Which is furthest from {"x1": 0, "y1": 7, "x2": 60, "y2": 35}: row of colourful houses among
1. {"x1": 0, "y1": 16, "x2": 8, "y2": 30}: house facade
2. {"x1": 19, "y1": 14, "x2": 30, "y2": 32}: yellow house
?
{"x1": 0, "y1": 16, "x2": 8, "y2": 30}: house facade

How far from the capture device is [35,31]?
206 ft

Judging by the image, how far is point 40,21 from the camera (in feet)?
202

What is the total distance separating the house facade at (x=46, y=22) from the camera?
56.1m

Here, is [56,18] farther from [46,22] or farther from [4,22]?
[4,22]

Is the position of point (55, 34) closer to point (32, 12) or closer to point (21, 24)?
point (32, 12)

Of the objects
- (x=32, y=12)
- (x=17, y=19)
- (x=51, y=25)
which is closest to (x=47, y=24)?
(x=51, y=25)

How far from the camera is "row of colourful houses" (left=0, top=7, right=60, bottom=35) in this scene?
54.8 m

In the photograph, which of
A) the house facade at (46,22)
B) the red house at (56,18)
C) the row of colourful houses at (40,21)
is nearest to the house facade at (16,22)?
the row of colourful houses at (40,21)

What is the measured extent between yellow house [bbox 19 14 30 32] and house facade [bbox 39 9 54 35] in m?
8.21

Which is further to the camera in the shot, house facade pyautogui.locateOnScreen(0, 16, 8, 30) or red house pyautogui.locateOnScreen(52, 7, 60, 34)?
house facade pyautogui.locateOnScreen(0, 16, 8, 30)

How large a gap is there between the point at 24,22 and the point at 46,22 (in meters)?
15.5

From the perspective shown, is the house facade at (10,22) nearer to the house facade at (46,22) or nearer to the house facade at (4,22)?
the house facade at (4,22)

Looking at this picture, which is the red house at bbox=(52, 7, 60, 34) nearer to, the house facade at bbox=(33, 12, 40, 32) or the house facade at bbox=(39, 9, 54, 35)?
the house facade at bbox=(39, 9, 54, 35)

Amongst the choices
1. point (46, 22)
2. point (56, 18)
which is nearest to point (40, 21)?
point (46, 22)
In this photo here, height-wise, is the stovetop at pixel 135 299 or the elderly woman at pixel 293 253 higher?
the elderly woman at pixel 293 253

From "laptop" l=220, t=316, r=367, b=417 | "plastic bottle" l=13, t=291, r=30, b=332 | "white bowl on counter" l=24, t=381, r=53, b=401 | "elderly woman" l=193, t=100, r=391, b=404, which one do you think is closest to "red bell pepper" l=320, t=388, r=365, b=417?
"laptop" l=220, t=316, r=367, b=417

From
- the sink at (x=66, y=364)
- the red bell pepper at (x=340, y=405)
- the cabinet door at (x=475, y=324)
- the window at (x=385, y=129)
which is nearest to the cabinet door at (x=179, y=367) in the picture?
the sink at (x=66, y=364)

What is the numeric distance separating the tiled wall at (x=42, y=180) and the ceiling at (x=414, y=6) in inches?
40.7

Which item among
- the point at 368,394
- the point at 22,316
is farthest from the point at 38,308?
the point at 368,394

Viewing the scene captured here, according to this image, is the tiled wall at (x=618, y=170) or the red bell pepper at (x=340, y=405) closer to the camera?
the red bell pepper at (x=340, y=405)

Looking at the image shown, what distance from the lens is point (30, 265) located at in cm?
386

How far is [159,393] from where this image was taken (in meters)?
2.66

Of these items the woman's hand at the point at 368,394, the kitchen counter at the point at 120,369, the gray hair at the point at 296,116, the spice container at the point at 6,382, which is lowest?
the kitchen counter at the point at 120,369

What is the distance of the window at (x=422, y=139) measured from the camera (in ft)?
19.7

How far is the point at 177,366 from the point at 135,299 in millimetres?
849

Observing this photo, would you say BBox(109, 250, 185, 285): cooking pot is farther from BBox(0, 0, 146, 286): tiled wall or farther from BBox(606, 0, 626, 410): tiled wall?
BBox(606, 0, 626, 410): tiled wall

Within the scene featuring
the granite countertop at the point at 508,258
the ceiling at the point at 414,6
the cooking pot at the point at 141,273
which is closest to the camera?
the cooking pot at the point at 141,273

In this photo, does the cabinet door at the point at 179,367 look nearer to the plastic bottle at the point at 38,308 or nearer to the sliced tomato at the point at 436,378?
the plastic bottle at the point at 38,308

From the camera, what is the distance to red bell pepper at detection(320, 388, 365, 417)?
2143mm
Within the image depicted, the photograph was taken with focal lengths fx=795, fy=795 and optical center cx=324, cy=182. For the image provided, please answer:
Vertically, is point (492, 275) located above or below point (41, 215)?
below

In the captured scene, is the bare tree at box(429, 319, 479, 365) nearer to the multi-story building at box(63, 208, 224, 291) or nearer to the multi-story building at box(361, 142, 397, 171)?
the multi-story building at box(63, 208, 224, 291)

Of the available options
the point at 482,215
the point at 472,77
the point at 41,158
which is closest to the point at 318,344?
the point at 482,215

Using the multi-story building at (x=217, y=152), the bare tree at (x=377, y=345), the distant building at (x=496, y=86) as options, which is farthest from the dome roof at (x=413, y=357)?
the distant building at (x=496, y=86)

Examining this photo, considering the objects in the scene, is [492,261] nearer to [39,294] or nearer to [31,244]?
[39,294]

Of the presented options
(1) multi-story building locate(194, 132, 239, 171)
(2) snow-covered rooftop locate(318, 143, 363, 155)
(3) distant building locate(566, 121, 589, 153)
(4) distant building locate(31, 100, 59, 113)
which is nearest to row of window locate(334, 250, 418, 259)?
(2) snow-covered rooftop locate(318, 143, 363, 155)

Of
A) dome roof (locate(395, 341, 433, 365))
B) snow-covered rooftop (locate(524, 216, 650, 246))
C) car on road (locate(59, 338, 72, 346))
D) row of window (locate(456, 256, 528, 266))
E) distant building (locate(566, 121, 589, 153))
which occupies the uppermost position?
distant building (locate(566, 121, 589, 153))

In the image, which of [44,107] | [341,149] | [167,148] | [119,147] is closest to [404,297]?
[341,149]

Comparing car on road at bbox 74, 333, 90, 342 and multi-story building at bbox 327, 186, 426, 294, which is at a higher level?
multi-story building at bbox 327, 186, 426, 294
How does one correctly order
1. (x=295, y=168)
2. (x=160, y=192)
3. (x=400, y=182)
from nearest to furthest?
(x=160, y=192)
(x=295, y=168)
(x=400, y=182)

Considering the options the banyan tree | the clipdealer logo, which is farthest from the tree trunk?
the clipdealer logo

**Task details**. Each entry above is to be set down again in exactly the same words.

**Task solution**.
Which is furthest from {"x1": 0, "y1": 7, "x2": 60, "y2": 35}: row of colourful houses among
1. {"x1": 0, "y1": 16, "x2": 8, "y2": 30}: house facade
2. {"x1": 19, "y1": 14, "x2": 30, "y2": 32}: yellow house
?
{"x1": 0, "y1": 16, "x2": 8, "y2": 30}: house facade

How far from the capture device is [35,31]?
206 ft

Judging by the image, how far is point 40,21 from the camera (in feet)?
202

What is the total distance separating the house facade at (x=46, y=22) from the camera?
56.1m

Here, is [56,18] farther from [46,22] or farther from [4,22]?
[4,22]

Is the position of point (55, 34) closer to point (32, 12) or closer to point (21, 24)?
point (32, 12)

Of the objects
- (x=32, y=12)
- (x=17, y=19)
- (x=51, y=25)
which is closest to (x=47, y=24)?
(x=51, y=25)

How far from the camera is "row of colourful houses" (left=0, top=7, right=60, bottom=35) in this scene?
54.8 m

In the photograph, which of
A) the house facade at (46,22)
B) the red house at (56,18)
C) the row of colourful houses at (40,21)
is nearest to the house facade at (16,22)?
the row of colourful houses at (40,21)

What is the measured extent between yellow house [bbox 19 14 30 32] and house facade [bbox 39 9 54 35] in m?
8.21

Which is further to the camera in the shot, house facade pyautogui.locateOnScreen(0, 16, 8, 30) or red house pyautogui.locateOnScreen(52, 7, 60, 34)?
house facade pyautogui.locateOnScreen(0, 16, 8, 30)

How large a gap is there between the point at 24,22 and the point at 46,22 (in meters)?
15.5

From the perspective shown, is the house facade at (10,22) nearer to the house facade at (46,22) or nearer to the house facade at (4,22)?
the house facade at (4,22)

Looking at this picture, which is the red house at bbox=(52, 7, 60, 34) nearer to, the house facade at bbox=(33, 12, 40, 32) or the house facade at bbox=(39, 9, 54, 35)?
the house facade at bbox=(39, 9, 54, 35)

Amongst the choices
1. point (46, 22)
2. point (56, 18)
which is nearest to point (40, 21)?
point (46, 22)
In this photo here, height-wise, is the stovetop at pixel 135 299 or the elderly woman at pixel 293 253 higher?
the elderly woman at pixel 293 253

From "laptop" l=220, t=316, r=367, b=417 | "plastic bottle" l=13, t=291, r=30, b=332 | "white bowl on counter" l=24, t=381, r=53, b=401 | "elderly woman" l=193, t=100, r=391, b=404, which one do you think is closest to "red bell pepper" l=320, t=388, r=365, b=417?
"laptop" l=220, t=316, r=367, b=417

From
- the sink at (x=66, y=364)
- the red bell pepper at (x=340, y=405)
- the cabinet door at (x=475, y=324)
- the window at (x=385, y=129)
which is nearest to the cabinet door at (x=179, y=367) in the picture?
the sink at (x=66, y=364)

What is the numeric distance separating the tiled wall at (x=42, y=180) and the ceiling at (x=414, y=6) in inches?
40.7

Which item among
- the point at 368,394
- the point at 22,316
is farthest from the point at 38,308?
the point at 368,394

Viewing the scene captured here, according to this image, is the tiled wall at (x=618, y=170) or the red bell pepper at (x=340, y=405) closer to the camera?
the red bell pepper at (x=340, y=405)

Looking at the image shown, what distance from the lens is point (30, 265) located at in cm?
386

How far is [159,393] from where this image was taken (in meters)?
2.66

Of these items the woman's hand at the point at 368,394, the kitchen counter at the point at 120,369, the gray hair at the point at 296,116, the spice container at the point at 6,382, which is lowest?
the kitchen counter at the point at 120,369

What is the distance of the window at (x=422, y=139) measured from the camera (in ft)?
19.7

How far is the point at 177,366 from the point at 135,299 in millimetres?
849

Observing this photo, would you say BBox(109, 250, 185, 285): cooking pot is farther from BBox(0, 0, 146, 286): tiled wall or farther from BBox(606, 0, 626, 410): tiled wall?
BBox(606, 0, 626, 410): tiled wall

Within the scene featuring
the granite countertop at the point at 508,258
the ceiling at the point at 414,6
the cooking pot at the point at 141,273
which is closest to the camera?
the cooking pot at the point at 141,273

In this photo, does the cabinet door at the point at 179,367 look nearer to the plastic bottle at the point at 38,308 or nearer to the sliced tomato at the point at 436,378?
the plastic bottle at the point at 38,308

From the camera, what is the distance to red bell pepper at detection(320, 388, 365, 417)?
2143mm
Within the image depicted, the photograph was taken with focal lengths fx=795, fy=795 and optical center cx=324, cy=182. For the image provided, please answer:
Vertically, is point (492, 275) located above or below point (41, 215)?
below

In the captured scene, is the bare tree at box(429, 319, 479, 365) nearer to the multi-story building at box(63, 208, 224, 291) or nearer to the multi-story building at box(361, 142, 397, 171)?
the multi-story building at box(63, 208, 224, 291)

Of the available options
the point at 482,215
the point at 472,77
the point at 41,158
which is closest to the point at 318,344?
the point at 482,215

Using the multi-story building at (x=217, y=152), the bare tree at (x=377, y=345), the distant building at (x=496, y=86) as options, which is farthest from the dome roof at (x=413, y=357)?
the distant building at (x=496, y=86)

Examining this photo, considering the objects in the scene, is [492,261] nearer to [39,294] or nearer to [31,244]?
[39,294]

Of the presented options
(1) multi-story building locate(194, 132, 239, 171)
(2) snow-covered rooftop locate(318, 143, 363, 155)
(3) distant building locate(566, 121, 589, 153)
(4) distant building locate(31, 100, 59, 113)
which is nearest to row of window locate(334, 250, 418, 259)?
(2) snow-covered rooftop locate(318, 143, 363, 155)

Of
A) dome roof (locate(395, 341, 433, 365))
B) snow-covered rooftop (locate(524, 216, 650, 246))
C) car on road (locate(59, 338, 72, 346))
D) row of window (locate(456, 256, 528, 266))
E) distant building (locate(566, 121, 589, 153))
which occupies the uppermost position?
distant building (locate(566, 121, 589, 153))

In the image, which of [44,107] | [341,149] | [167,148] | [119,147] is closest to [404,297]?
[341,149]

Comparing car on road at bbox 74, 333, 90, 342 and multi-story building at bbox 327, 186, 426, 294, which is at a higher level?
multi-story building at bbox 327, 186, 426, 294
How does one correctly order
1. (x=295, y=168)
2. (x=160, y=192)
3. (x=400, y=182)
from nearest to furthest?
(x=160, y=192)
(x=295, y=168)
(x=400, y=182)

Considering the options the banyan tree | the clipdealer logo, which is farthest from the tree trunk?
the clipdealer logo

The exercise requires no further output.